Tuesday, April 24, 2012

Balloon.

Ok first i must admit that this new layout or timeline or whatever they call for blogger makes me dizzy. As well as the fb new timeline. Still cant get my head thru it.

Hopefully by time it will become easier.

I've just cleaned the toilets, not the spring clean but only sweeping the floor of water. And i sprained my waist. Owh my.. since when that my body becomes so manja. Baru je sapu air, belum lagi berus lantai. The husband was asking me to stop and let him do it later, but me just being me, i cant let something (dirt) pass in front of my eyes without trying to clear it. Pagi tadi dah lewat to school but i still managed to spring clean the sink in our toilet. Well, the husband didnt know it since after he got home from work this evening. :p

I've been feeling so fatigue and short of breath these days that i woke up every morning wishing that im a housewife. haha. It's not easy for me to move like i used to before and i even have to be pulled up time nak bangun dari katil or the couch while watching the tv. Im thanking God for the transfer that i got earlier this year. i can be with the husband and he really is a saviour. Sometimes i felt so bad asking him to do this and that while im just lying there (like a fat whale) in front of the tv being lavish by him.

My current weight is over-exceeding and i cant deny that its going to reach angka '7' in front by the time i deliver my little one. i feel bloated, huge, bulging everywhere in my body, so heavy that my weight always put the pressure on my heels. im like a ballon. just that im getting bigger.

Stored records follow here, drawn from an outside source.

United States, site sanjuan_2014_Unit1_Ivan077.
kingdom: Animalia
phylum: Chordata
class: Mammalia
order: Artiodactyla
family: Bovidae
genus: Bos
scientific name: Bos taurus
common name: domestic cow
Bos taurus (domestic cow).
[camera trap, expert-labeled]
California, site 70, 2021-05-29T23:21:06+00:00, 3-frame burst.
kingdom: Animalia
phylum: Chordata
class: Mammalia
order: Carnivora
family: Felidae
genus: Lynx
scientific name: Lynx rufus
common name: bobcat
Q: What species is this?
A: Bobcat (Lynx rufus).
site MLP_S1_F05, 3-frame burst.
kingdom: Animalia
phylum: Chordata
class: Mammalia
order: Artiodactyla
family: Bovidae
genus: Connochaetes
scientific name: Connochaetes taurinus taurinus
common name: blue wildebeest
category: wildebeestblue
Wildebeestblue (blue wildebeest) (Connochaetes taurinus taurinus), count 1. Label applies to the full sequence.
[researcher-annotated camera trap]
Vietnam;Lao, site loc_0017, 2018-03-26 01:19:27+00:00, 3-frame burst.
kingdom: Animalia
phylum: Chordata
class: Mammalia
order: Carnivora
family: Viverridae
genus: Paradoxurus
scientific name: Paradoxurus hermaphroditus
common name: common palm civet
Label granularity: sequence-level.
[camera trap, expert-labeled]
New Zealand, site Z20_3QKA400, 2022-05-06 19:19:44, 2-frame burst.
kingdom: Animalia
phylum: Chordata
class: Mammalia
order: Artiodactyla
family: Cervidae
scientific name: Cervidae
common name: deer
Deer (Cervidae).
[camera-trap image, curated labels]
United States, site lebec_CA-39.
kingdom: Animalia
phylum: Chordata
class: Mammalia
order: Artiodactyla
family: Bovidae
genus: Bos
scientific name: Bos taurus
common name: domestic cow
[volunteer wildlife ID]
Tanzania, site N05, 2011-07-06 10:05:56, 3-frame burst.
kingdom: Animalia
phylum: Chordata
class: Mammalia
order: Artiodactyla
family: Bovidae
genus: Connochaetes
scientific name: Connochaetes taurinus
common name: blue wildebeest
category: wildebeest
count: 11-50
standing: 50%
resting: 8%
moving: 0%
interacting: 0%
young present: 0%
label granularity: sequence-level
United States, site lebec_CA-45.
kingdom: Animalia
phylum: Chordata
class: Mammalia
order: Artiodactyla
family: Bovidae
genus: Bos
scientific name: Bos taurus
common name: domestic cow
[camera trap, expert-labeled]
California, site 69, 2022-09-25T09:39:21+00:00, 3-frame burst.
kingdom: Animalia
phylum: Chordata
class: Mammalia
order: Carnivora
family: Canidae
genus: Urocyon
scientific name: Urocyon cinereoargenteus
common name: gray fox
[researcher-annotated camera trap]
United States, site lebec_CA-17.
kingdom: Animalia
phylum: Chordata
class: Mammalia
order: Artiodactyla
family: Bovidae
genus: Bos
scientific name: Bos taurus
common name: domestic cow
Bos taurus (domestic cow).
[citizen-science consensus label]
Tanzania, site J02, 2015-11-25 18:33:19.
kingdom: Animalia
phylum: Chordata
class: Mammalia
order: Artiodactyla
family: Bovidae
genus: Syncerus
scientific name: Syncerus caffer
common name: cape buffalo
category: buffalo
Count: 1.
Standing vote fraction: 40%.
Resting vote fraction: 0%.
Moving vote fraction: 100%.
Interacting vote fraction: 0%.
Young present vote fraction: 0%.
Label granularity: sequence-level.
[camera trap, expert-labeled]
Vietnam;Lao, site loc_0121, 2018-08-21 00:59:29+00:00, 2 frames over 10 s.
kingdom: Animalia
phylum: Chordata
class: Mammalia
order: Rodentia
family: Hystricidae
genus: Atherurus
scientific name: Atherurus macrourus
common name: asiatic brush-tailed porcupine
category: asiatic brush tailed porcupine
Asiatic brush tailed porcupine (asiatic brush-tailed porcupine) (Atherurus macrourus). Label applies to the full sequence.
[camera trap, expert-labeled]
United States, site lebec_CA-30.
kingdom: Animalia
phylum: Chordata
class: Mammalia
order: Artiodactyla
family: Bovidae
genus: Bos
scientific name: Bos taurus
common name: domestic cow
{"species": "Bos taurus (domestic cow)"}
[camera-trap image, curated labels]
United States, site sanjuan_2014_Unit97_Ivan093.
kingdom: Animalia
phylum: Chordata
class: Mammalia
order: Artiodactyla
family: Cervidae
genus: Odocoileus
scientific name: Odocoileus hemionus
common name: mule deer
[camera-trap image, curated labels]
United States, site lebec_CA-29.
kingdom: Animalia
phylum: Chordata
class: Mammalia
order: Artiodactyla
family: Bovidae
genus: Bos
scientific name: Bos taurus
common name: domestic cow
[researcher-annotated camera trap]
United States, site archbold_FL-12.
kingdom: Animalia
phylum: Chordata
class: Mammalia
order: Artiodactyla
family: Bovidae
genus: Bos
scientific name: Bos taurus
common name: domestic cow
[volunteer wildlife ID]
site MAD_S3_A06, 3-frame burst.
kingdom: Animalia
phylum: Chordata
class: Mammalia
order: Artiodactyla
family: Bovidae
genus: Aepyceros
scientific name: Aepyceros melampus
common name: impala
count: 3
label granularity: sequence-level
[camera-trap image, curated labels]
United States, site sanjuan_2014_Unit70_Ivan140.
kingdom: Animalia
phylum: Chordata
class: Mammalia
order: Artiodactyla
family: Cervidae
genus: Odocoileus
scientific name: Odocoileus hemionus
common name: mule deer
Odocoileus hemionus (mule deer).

I just cant wait for my long holiday. But a part of me dont want it because i'll be leaving my husband here alone for that time while im at the hometown for maternity leave. i cant imagine he lives alone in our house here without me to friend him. and the fact that he will need to travel 70 minutes to and fro to his school.

i know you can do it baby. and whatever happen just remember that im just a phone call away. :*  


2 comments:

Jarod Yong said...

so sweet!
I hope I can be such a supportive husband too one day! =)

sd. said...

well u'll never know until u jump urself into it. i know u'll do just fine. perhaps better.